Conjugate priors are wild and fabulous beasts. They roam the strange, mathematic plains and live forever in our dreams of a better future.
Too much?
OK.
Conjugate priors are a mathematical curiosity that occasional turn out to be slightly useful.
A prior distribution \(p(\theta)\) is conjugate to the likelihood1 \(p(y \mid \theta)\) if the posterior distribution \(p(\theta \mid y)\) is in the same distributional family as the prior.
Moreover, there is an rule to update the parameters in the prior to get the parameters in the posterior based on some simple summaries of the data. This means that you can simply write the posterior down as a specific distribution that you can2 easily sample from and get on with your life.
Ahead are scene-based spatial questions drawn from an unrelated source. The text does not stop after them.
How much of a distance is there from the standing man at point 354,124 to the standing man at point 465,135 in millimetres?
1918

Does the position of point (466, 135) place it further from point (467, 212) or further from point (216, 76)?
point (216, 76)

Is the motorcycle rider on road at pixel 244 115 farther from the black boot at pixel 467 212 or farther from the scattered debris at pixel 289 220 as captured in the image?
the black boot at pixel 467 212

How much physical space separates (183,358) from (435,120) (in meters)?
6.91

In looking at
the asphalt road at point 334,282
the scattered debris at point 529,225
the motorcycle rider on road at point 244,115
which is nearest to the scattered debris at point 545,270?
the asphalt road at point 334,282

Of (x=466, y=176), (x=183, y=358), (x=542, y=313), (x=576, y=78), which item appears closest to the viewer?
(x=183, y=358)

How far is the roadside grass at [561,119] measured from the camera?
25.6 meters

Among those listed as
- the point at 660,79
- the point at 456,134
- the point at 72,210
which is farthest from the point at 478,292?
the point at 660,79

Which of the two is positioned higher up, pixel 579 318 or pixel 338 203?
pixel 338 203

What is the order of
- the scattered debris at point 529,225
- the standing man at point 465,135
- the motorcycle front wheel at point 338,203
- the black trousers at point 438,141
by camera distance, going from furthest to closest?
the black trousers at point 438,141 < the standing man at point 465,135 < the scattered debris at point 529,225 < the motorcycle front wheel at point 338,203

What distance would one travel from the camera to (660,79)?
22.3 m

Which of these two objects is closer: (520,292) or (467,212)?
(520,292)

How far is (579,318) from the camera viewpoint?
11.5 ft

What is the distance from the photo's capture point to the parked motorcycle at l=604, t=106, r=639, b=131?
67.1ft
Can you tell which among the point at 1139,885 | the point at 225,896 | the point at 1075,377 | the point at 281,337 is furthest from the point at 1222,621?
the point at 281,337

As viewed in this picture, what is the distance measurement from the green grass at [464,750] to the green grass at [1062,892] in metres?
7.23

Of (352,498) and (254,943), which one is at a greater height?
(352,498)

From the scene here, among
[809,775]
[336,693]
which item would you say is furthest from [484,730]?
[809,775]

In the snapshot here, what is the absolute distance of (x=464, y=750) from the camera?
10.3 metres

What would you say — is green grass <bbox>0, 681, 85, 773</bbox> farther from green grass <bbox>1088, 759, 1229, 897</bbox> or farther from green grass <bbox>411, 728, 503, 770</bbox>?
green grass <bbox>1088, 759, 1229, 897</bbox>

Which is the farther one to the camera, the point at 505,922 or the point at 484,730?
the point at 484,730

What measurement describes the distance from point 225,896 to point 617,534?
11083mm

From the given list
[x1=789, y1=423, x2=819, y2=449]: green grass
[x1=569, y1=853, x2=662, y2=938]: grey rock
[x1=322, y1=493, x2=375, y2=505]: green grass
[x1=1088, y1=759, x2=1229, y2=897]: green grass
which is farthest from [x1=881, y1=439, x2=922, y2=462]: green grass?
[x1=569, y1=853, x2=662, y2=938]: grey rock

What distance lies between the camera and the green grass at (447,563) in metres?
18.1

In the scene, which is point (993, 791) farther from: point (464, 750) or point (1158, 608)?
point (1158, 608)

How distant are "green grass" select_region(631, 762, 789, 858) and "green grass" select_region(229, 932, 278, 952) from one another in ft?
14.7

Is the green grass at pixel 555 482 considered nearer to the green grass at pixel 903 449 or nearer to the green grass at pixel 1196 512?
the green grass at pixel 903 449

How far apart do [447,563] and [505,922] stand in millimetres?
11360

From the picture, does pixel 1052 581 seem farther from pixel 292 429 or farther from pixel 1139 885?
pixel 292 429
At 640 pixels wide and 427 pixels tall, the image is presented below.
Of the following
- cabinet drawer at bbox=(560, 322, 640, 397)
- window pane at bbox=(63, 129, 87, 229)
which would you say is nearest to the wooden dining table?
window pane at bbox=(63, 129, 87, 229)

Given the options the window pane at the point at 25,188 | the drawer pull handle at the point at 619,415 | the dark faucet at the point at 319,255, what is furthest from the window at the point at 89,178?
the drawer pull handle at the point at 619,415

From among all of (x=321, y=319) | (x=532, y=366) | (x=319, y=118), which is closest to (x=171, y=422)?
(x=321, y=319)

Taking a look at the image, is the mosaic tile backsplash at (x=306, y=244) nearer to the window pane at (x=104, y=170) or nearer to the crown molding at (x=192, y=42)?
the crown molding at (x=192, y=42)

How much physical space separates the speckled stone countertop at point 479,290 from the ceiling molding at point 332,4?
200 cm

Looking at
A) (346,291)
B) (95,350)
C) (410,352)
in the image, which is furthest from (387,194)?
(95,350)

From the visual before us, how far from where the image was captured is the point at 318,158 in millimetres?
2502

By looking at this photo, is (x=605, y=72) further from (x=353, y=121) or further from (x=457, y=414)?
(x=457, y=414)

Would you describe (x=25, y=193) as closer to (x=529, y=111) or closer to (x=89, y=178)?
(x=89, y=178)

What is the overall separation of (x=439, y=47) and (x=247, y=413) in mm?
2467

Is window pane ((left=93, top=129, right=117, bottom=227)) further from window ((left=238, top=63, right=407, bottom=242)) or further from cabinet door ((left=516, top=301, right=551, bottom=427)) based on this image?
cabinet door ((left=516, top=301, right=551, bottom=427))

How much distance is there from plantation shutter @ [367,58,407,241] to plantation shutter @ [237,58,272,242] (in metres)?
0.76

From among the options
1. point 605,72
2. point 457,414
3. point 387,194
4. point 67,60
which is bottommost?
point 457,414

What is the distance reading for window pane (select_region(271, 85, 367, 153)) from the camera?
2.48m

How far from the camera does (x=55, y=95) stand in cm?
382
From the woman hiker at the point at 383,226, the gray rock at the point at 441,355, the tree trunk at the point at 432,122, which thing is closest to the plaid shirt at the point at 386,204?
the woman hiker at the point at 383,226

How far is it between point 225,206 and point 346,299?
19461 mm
Really, it seems like a pretty good thing. But there is, unsurprisingly, a hitch: almost no likelihoods have conjugate priors. And if you happen to have a model with a nice3 conjugate prior then good for you, but if you modify your model even slightly, you will no longer have one.
That is, the restriction to conjugate priors is a massive restriction on your entire model.
Who uses conjugate priors?
Conjugate priors are primarily used by two types of people:
- People who need to write exam questions for undergraduate Bayesian statistics courses4,
- People who need to implement a Gibbs sampler and don’t want to live through the nightmare5 that is Metropolis-within-Gibbs.
For the most part, we can ignore the first group of people as a drain on society.
The second group is made up of:
people who are using software that forces it on them. And like we don’t all have time to learn new software6. Leave, as hero7 Chris Crocker, Britney alone.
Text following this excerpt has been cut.